A JOB seeker who turned down work because he was better off on benefits has hit out at the recruitment boss who branded him a lazy scrounger.

Dean Scollan, who lives in a bedsit at Henwick Road YMCA, St John’s, Worcester, was left angry after he was criticised on Facebook and in a series of damning texts by a recruitment boss after he turned down one of 50 jobs at food factory Senoble, in Lower Broadheath, near Worcester.

The 37-year-old father-of-three, who has been unemployed for the last two years, was tagged in a scathing Facebook message by Danny James, owner and national business development manager at recruitment agency Consistent Personnel.

In the message, 29-year-old Mr James attacked him for not taking the three-month packaging role, which paid the minimum wage of £6.31 per hour.

He said the position required no skills and his three-year-old daughter could have done the work.

Mr James’s Facebook message read: “You give someone a job that has been scrounging from us taxpayers for months if not years for them not to turn up on the first day of work!!! Lying, thieving a******!!!”

Mr James also told him, by text, that he would be contacting the job centre to have his benefits stopped.

However, Mr Scollan says he has no power to do this and he is continuing his claim.

In one text, Mr James said: “People like me do not work my bxxxxxxx off for lazy f****** like you to sit on your a*** and play computer games!!!!!”

Mr Scollan said: “I feel really angry about what he said.

“I do want to work but what is the point of me going if it’s going to make me worse off?
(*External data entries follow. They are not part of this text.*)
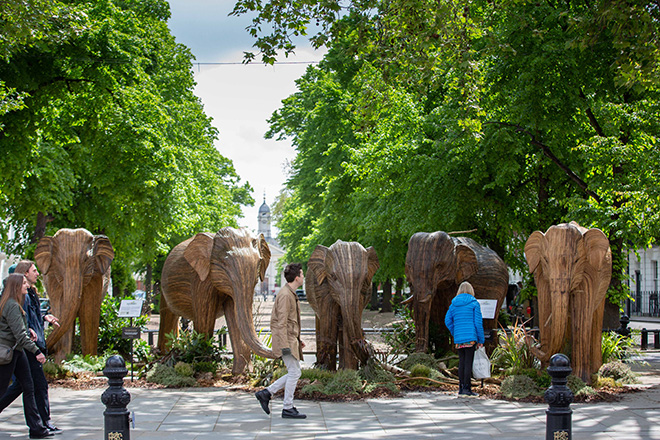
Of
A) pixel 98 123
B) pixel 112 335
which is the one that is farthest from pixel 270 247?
pixel 112 335

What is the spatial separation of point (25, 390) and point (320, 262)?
17.4 feet

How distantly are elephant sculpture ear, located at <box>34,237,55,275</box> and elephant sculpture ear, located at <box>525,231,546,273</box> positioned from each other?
26.7ft

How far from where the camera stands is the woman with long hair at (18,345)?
7809mm

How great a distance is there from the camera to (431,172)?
21.5 metres

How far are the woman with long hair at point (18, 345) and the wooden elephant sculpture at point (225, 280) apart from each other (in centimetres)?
359

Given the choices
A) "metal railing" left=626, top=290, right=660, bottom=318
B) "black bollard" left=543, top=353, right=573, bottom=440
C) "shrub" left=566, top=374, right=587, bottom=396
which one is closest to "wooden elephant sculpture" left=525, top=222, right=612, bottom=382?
"shrub" left=566, top=374, right=587, bottom=396

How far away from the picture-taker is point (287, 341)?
30.4 feet

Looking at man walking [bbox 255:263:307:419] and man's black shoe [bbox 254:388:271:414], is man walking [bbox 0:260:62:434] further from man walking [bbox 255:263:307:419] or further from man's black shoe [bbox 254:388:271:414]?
man walking [bbox 255:263:307:419]

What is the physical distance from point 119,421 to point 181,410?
346 centimetres

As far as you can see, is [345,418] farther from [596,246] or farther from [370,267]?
[596,246]

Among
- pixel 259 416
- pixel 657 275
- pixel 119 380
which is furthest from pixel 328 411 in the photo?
pixel 657 275

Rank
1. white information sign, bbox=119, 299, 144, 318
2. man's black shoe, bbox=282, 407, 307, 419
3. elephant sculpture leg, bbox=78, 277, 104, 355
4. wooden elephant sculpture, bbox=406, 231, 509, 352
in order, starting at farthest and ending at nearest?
elephant sculpture leg, bbox=78, 277, 104, 355 → white information sign, bbox=119, 299, 144, 318 → wooden elephant sculpture, bbox=406, 231, 509, 352 → man's black shoe, bbox=282, 407, 307, 419

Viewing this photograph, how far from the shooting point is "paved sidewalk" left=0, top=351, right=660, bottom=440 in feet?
26.9

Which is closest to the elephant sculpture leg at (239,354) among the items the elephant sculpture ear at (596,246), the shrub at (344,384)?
the shrub at (344,384)
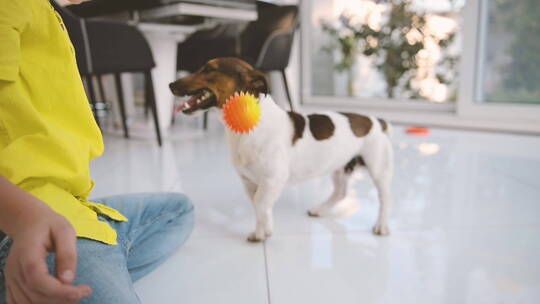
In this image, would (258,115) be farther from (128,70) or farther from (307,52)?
(307,52)

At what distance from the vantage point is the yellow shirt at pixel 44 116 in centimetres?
58

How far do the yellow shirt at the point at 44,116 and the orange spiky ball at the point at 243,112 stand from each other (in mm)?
444

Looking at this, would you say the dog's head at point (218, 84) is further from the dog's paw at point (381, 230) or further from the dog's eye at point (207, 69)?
the dog's paw at point (381, 230)

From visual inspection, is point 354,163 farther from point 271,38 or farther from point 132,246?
point 271,38

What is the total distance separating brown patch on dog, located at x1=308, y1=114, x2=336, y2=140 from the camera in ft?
Answer: 4.07

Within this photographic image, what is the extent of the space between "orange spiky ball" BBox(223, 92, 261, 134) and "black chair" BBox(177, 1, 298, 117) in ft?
5.86

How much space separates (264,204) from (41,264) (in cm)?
81

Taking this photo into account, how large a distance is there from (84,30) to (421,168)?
1833mm

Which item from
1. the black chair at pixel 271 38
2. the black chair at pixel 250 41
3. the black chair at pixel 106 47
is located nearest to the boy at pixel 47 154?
the black chair at pixel 106 47

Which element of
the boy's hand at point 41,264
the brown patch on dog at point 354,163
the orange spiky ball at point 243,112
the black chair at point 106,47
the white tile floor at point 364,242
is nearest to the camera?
the boy's hand at point 41,264

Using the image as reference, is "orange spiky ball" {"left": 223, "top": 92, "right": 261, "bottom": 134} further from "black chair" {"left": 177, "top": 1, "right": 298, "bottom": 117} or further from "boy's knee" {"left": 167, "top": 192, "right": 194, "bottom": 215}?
"black chair" {"left": 177, "top": 1, "right": 298, "bottom": 117}

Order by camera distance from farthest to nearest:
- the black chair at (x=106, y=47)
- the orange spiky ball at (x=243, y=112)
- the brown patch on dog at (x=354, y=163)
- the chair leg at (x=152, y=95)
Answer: the chair leg at (x=152, y=95), the black chair at (x=106, y=47), the brown patch on dog at (x=354, y=163), the orange spiky ball at (x=243, y=112)

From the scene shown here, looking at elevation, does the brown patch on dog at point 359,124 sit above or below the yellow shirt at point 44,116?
below

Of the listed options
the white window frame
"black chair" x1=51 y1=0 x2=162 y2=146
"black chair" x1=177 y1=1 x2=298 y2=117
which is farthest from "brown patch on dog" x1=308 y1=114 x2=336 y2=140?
the white window frame
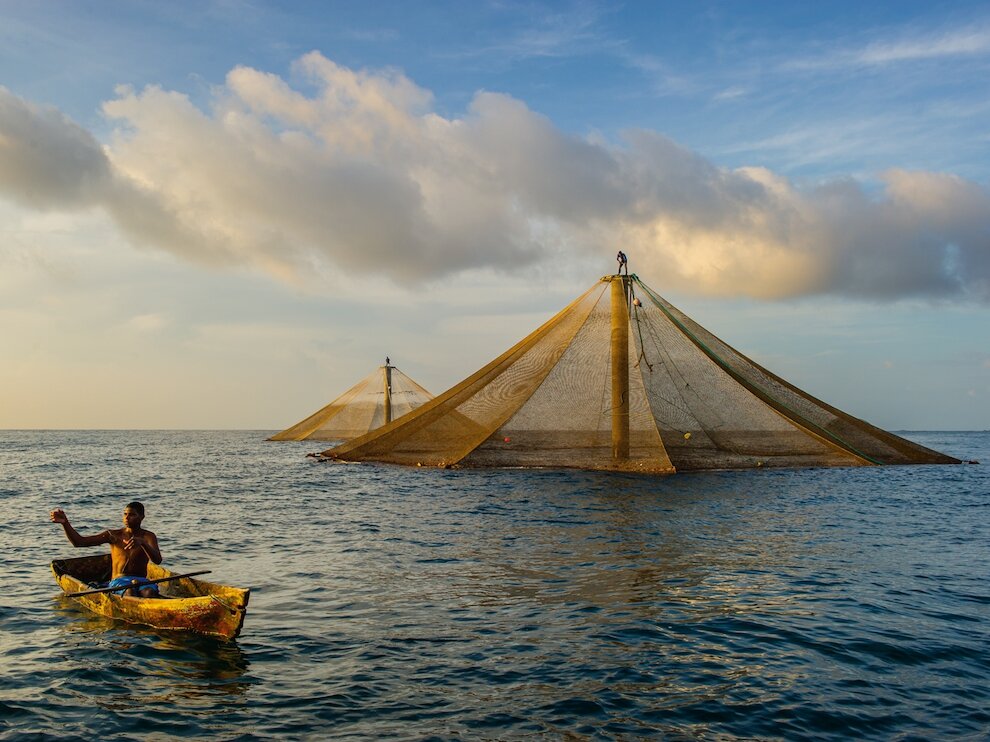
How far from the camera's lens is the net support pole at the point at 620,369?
3622 centimetres

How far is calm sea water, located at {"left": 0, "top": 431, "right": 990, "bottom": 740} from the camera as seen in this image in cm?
926

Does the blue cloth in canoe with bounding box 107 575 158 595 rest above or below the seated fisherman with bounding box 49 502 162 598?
below

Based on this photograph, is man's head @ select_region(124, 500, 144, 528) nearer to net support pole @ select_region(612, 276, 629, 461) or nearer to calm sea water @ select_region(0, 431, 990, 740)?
calm sea water @ select_region(0, 431, 990, 740)

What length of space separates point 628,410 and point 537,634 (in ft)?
81.9

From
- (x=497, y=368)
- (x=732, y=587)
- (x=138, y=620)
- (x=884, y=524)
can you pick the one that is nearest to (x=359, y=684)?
(x=138, y=620)

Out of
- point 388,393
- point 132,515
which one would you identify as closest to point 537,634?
point 132,515

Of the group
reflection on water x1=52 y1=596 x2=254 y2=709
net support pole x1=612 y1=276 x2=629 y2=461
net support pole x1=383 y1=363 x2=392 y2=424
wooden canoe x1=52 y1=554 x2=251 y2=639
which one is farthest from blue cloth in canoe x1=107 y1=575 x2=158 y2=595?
net support pole x1=383 y1=363 x2=392 y2=424

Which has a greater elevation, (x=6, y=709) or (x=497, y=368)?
(x=497, y=368)

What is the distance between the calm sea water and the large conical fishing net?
31.0 ft

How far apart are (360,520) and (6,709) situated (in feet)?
54.6

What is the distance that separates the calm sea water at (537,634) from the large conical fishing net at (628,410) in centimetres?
944

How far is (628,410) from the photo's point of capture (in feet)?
120

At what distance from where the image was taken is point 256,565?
18.3 m

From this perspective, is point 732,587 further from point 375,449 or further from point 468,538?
point 375,449
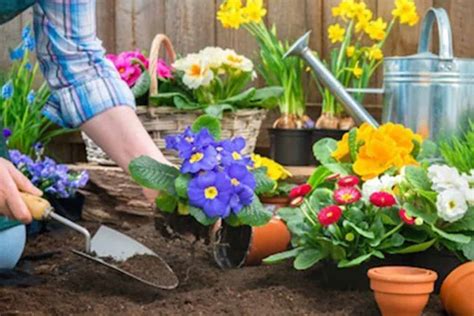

I’m not going to work for peanuts. If the finances were right, I would have gone for the induction. I would have got a pushbike and gone up there but it wasn’t worth the money.”

Mr Scollan went to the police station in Worcester to report the Facebook comments and he was advised to block Mr James. He is also considering meeting MP Robin Walker about the matter and says he is seeking legal advice. He said: “I want compensation out of him [Mr James]. He should not be putting things like that on Facebook. I wish he had spoken to me face-to-face.”

But Mr James defended his comments, saying Mr Scollan simply had not turned up to start work. He said: “I know I shouldn’t use the social networking sites for this but he got me so annoyed [when] he didn’t turn up for work.”

THE RECRUITMENT BOSS: 'HE DOESN'T WANT TO WORK'

DANNY James says people like Dean Scollan do not want to work and have no intention of doing so.

The 29-year-old, the national business development manager at Worcester recruitment firm Consistent Personnel, admitted he was angry after the father-of-three refused to take a job.

He claimed Mr Scollan did not ring, or text, to inform him he was not going to attend an induction session at the Lower Broadheath firm, the latest in a series of rejected offers of work.

“He’s not had a job in God knows how long and the day I get him one, he didn’t turn up and told me his work adviser had told him not to go,” he said. “That’s not acceptable.

“I have offered him two jobs in the last three months. For the first one, he said he couldn’t go because he had an appointment at the job centre, and the second, he accepted but didn’t turn up. He doesn’t want to work.

“If I lost my job, I would have a job tomorrow, even if it was cleaning toilets. I don’t understand the mindset of these people.”

THE JOB SEEKER: 'I WOULD HAVE BEEN WORSE OFF'

A DIFFICULT break-up from a partner has left father-of-three Dean Scollan facing hard times.

The 37-year-old, who has worked as a labourer, a block paver and a tyre fitter, has been trying to find work for two years in a bid to get himself back on his feet. 

He is in the process of completing a course in the hope he can become a door supervisor.

And he says he was more than willing to take the job in Lower Broadheath, but it meant he would have been worse off than he currently is.

He saie: “There was no point turning up. What’s the point in wasting my time? Financially I’m not going to be better off. I would also have to make my own way there.”

His rent at the YMCA, of £250 a week, which includes bills and two meals, is covered by housing benefit, which he would lose if he took the job, with £29.01 a week deducted from his Jobseeker’s Allowance.

The Senoble job would only earn him £200 to £220 per week after tax, less than he received on benefits, he said.

He also said he does not own a computer so did not understand how he was supposed to be sitting at home playing computer games as Mr James alleges in his text message.